* TASK DESCRIPTION *
Write out everything in the appeals court opinion from "THORNBURG, Judge." down to "by this Court.", word for word.

━━━━━ DOCUMENT SEGMENT ━━━━━

An unpublished opinion of the North Carolina Court of Appeals does not constitute controlling legal authority. Citation is disfavored, but may be permitted in accordance with the provisions of Rule 30(e)(3) of the North Carolina Rules of Appellate Proced ure.

NO. COA03-1385

NORTH CAROLINA COURT OF APPEALS

Filed: 20 July 2004

RICKEY E. JOYCE,
        Plaintiff,

    v.                            Stokes County
                                 No. 03 CVS 05
R. MICHAEL BRUCE and
R. MICHAEL BRUCE, P.A.,
        Defendants.
    

    Appeal by plaintiff from order entered 11 August 2003 by Judge W. Douglas Albright in Stokes County Superior Court. Heard in the Court of Appeals 19 July 2004.

    Rickey E. Joyce, pro se plaintiff-appellant.

    No brief filed for defendant-appellees.

    THORNBURG, Judge.

    On 21 September 1999, a jury returned a verdict against Rickey E. Joyce (“plaintiff”) in the case of Lillie Mae Joyce v. Rickey E. Joyce and Sylvia B. McKinney (99 CVD 71). The jury found that Lillie Mae Joyce (“movant”) lacked sufficient mental capacity to execute a deed to certain real property to plaintiff, that plaintiff had caused severe emotional distress to movant and awarded movant $60,000 in compensatory and punitive damages.
    On 18 October 1999, plaintiff hired R. Michael Bruce (“defendant”) to represent him in appealing the judgment and paid defendant a retainer of $10,000. Defendant filed notice of appealand ordered a transcript of plaintiff's case. However, defendant failed to serve a proposed record on appeal and plaintiff's appeal was dismissed. Subsequent petitions for writ of certiorari were denied by this Court.
    On 3 January 2003, plaintiff filed this pro se action alleging that defendant was professionally negligent, committed a breach of contract and had defrauded plaintiff by failing to prosecute his appeal. On 31 July 2003, movant filed a “Motion for Monetary Award, Judgment, or Settlement Proceeds to Be Applied to Satisfy Judgment Entered Against Plaintiff in Case No. 99 CVD 71.” Essentially, movant sought to have any proceeds of plaintiff's case against defendant be paid to her and applied toward her judgment against plaintiff. On 11 August 2003, the trial court entered an order ruling that the proceeds of any judgment or settlement obtained by plaintiff against defendant be paid to the Clerk of Court for the benefit of the movant and be applied towards her judgment against plaintiff. Plaintiff appeals.

━━━━━ SOURCE MATERIAL ━━━━━

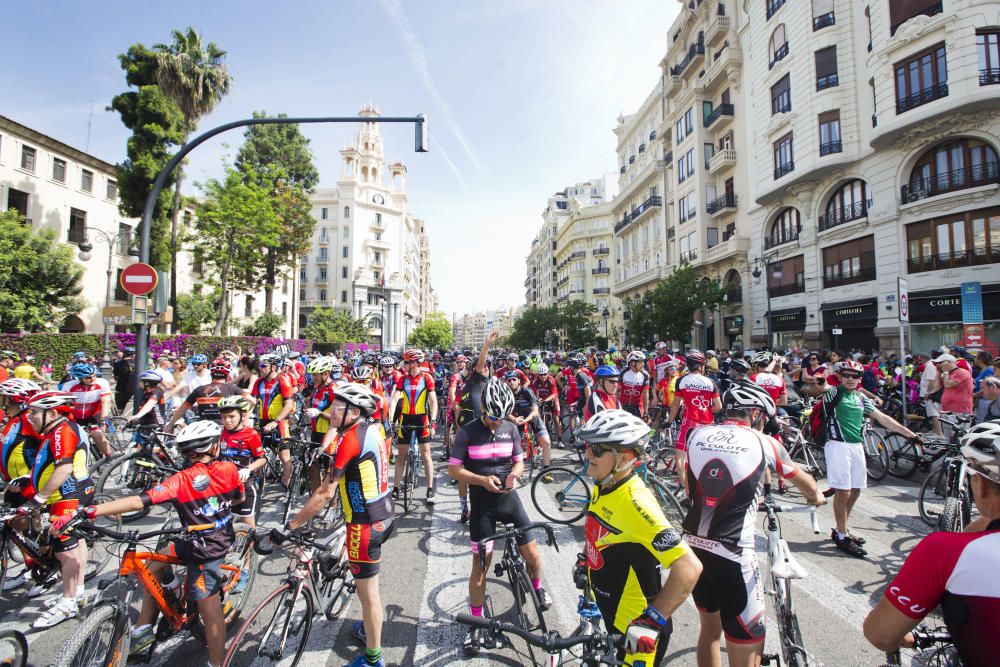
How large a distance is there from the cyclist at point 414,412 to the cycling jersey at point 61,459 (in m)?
3.73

━━━━━

* EXERCISE ANSWER *
THORNBURG, Judge.

    On 21 September 1999, a jury returned a verdict against Rickey E. Joyce (“plaintiff”) in the case of Lillie Mae Joyce v. Rickey E. Joyce and Sylvia B. McKinney (99 CVD 71). The jury found that Lillie Mae Joyce (“movant”) lacked sufficient mental capacity to execute a deed to certain real property to plaintiff, that plaintiff had caused severe emotional distress to movant and awarded movant $60,000 in compensatory and punitive damages.
    On 18 October 1999, plaintiff hired R. Michael Bruce (“defendant”) to represent him in appealing the judgment and paid defendant a retainer of $10,000. Defendant filed notice of appealand ordered a transcript of plaintiff's case. However, defendant failed to serve a proposed record on appeal and plaintiff's appeal was dismissed. Subsequent petitions for writ of certiorari were denied by this Court.